Today I will take a brief break from quantitative trading in the financial markets. Instead, I will take a critical look at political futures markets. There has been a lot of enthusiasm lately for such markets (e.g. www.tradesports.com, based in Ireland, is the most popular one.) Media pundits and scholars alike have often said that these markets offer a better prediction of election outcomes than opinion polls, sometimes claiming that they beat polls three-quarters of the time. I have been an avid participant in these markets, but I would like to offer a contrarian view: I believe that these markets often follow, rather than predict, events. The so-called “predictability” of these markets is often ill-defined. The prediction changes constantly over time, and so depending on when you take a snapshot of the markets, you can always find an instant when, retrospectively, the prediction matches the actual election outcomes very closely.

As an example, I watched with amusement the tradesports.com futures market prediction of the Virginia Senate race between Democrat Jim Webb and Republican George Allen. This is one of the two close races that will determine the control of the Senate. For months, the market predicts that the Democrat will lose (the probability of winning, which is the same as the price divided by 100, is always below 50% until the beginning of November). Then in November, the market began to see the light, and started to predict a Democratic win. See the chart below.

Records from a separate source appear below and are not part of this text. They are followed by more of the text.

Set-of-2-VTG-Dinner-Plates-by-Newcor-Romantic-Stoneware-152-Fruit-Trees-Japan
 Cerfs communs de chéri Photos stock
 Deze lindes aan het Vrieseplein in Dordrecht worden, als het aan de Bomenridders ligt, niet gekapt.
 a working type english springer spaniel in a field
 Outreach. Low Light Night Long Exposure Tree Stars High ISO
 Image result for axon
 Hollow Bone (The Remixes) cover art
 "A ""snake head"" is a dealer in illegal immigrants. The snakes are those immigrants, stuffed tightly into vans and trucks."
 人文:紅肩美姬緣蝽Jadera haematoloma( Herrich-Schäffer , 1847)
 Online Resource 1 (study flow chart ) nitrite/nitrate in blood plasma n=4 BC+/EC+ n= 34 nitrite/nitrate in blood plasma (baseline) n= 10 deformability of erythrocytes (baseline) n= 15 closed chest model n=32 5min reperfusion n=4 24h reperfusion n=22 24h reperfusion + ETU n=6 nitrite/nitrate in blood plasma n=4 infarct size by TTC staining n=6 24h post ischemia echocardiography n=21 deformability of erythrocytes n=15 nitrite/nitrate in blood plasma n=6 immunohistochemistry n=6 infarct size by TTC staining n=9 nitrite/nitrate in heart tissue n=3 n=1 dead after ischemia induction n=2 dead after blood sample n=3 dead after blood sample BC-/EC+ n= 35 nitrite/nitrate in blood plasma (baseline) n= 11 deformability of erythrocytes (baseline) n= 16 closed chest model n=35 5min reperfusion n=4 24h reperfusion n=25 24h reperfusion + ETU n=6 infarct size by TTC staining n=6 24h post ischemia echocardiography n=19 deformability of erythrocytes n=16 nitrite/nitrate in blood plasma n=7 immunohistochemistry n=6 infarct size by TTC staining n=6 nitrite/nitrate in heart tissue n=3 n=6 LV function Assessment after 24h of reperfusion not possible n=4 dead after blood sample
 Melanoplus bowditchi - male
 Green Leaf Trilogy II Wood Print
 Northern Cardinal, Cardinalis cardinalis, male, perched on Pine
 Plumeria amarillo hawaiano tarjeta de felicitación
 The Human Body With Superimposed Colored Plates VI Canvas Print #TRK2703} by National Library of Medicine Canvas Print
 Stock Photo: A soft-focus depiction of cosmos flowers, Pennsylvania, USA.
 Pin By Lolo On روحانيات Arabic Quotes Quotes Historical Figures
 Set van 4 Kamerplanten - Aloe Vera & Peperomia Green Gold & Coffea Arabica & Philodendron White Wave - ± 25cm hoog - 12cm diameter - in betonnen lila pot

But look what happened on the night of the election:



As the vote counts started to be released, the market first thought the Republican was going to win, driving the prices down to the teens. That was due to the votes from the conservative southern Virginia, which were the first to come in. Then, as the vote counts from the more liberal northern Virginia were published at around 11:30 pm, the prices shot up to above $60, and continued on to over $80. Clearly, the market does not know more about the future than your average news anchor.

As someone interested in the predictability of election outcomes based on futures markets, this raises a serious question. What is the proper time to take a snapshot of the market? Should it be 1 month before the election (in which case this market prediction failed, presuming a Democratic win after the recount)? Or should it be 1 week before the election, in which case this market prediction succeeded? And without an answer to this question, how can one claim whether the prediction is accurate or inaccurate?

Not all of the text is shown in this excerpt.